• Short problem
Edit the listing below so that every occurrence of "the dark face mask" reads "the black face mask", leaving everything else unchanged. Omit the pictures from your answer.

** begin Excerpted records **

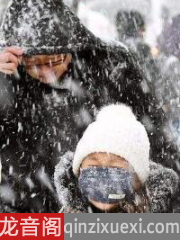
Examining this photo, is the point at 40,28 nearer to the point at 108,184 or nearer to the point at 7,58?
the point at 7,58

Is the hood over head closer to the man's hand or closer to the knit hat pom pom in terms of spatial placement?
the man's hand

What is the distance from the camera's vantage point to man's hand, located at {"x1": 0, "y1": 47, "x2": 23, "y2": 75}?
7.52 ft

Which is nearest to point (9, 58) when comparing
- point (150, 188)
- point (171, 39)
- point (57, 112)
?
point (57, 112)

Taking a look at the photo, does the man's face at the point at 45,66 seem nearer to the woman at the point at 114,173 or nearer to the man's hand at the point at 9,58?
the man's hand at the point at 9,58

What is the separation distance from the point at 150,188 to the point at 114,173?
27cm

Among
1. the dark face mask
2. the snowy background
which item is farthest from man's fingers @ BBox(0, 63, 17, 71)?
the snowy background

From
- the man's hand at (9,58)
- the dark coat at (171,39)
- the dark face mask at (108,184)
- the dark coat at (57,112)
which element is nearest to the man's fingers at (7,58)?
the man's hand at (9,58)

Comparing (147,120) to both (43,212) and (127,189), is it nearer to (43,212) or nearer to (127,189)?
(127,189)

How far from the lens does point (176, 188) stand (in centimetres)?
236

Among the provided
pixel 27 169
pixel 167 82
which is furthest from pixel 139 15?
pixel 27 169

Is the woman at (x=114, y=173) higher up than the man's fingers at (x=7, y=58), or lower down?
lower down

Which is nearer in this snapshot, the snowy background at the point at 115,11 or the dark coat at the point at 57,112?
the dark coat at the point at 57,112

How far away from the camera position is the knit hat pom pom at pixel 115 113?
2.35 metres

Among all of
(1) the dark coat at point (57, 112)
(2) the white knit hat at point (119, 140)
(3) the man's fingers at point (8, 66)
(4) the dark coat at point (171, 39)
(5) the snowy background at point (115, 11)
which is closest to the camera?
(2) the white knit hat at point (119, 140)
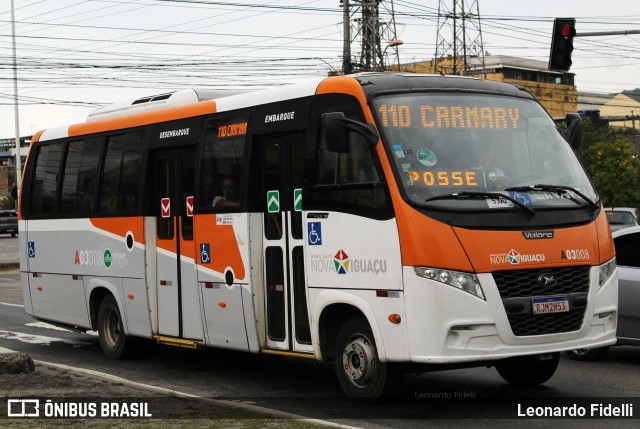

** end Excerpted records **

• Answer to the task
Examining this photo, is the point at 40,28 nearer to the point at 108,184 or nearer to the point at 7,58?
the point at 7,58

Is the hood over head closer to the man's hand or closer to the knit hat pom pom in terms of spatial placement?
the man's hand

What is the distance from the camera's vantage point to man's hand, located at {"x1": 0, "y1": 47, "x2": 23, "y2": 75}?
7.52 ft

Which is nearest to point (9, 58) when comparing
- point (150, 188)
- point (171, 39)
- point (57, 112)
?
point (57, 112)

Taking a look at the photo, does the man's face at the point at 45,66 seem nearer to the woman at the point at 114,173 or nearer to the man's hand at the point at 9,58?
the man's hand at the point at 9,58

What is the separation distance from the point at 150,188 to the point at 114,173?
27cm

Among
1. the black face mask
2. the snowy background
which item is farthest from man's fingers @ BBox(0, 63, 17, 71)?
the snowy background

From
- the man's hand at (9,58)
- the dark coat at (171,39)
- the black face mask at (108,184)
- the dark coat at (57,112)
which element is nearest to the man's fingers at (7,58)?
the man's hand at (9,58)

Comparing (147,120) to both (43,212) and (127,189), is it nearer to (43,212) or nearer to (127,189)?
(127,189)

How far from the lens does point (176, 188) stand (in centimetres)?
236

Among the provided
pixel 27 169
pixel 167 82
which is furthest from pixel 139 15?
pixel 27 169

Is the woman at (x=114, y=173) higher up than the man's fingers at (x=7, y=58), or lower down?
lower down

Which is nearer in this snapshot, the snowy background at the point at 115,11 or the dark coat at the point at 57,112?
the dark coat at the point at 57,112

How far away from the camera position is the knit hat pom pom at pixel 115 113?
2.35 metres

Among all of
(1) the dark coat at point (57, 112)
(2) the white knit hat at point (119, 140)
(3) the man's fingers at point (8, 66)
(4) the dark coat at point (171, 39)
(5) the snowy background at point (115, 11)
which is closest to the camera?
(2) the white knit hat at point (119, 140)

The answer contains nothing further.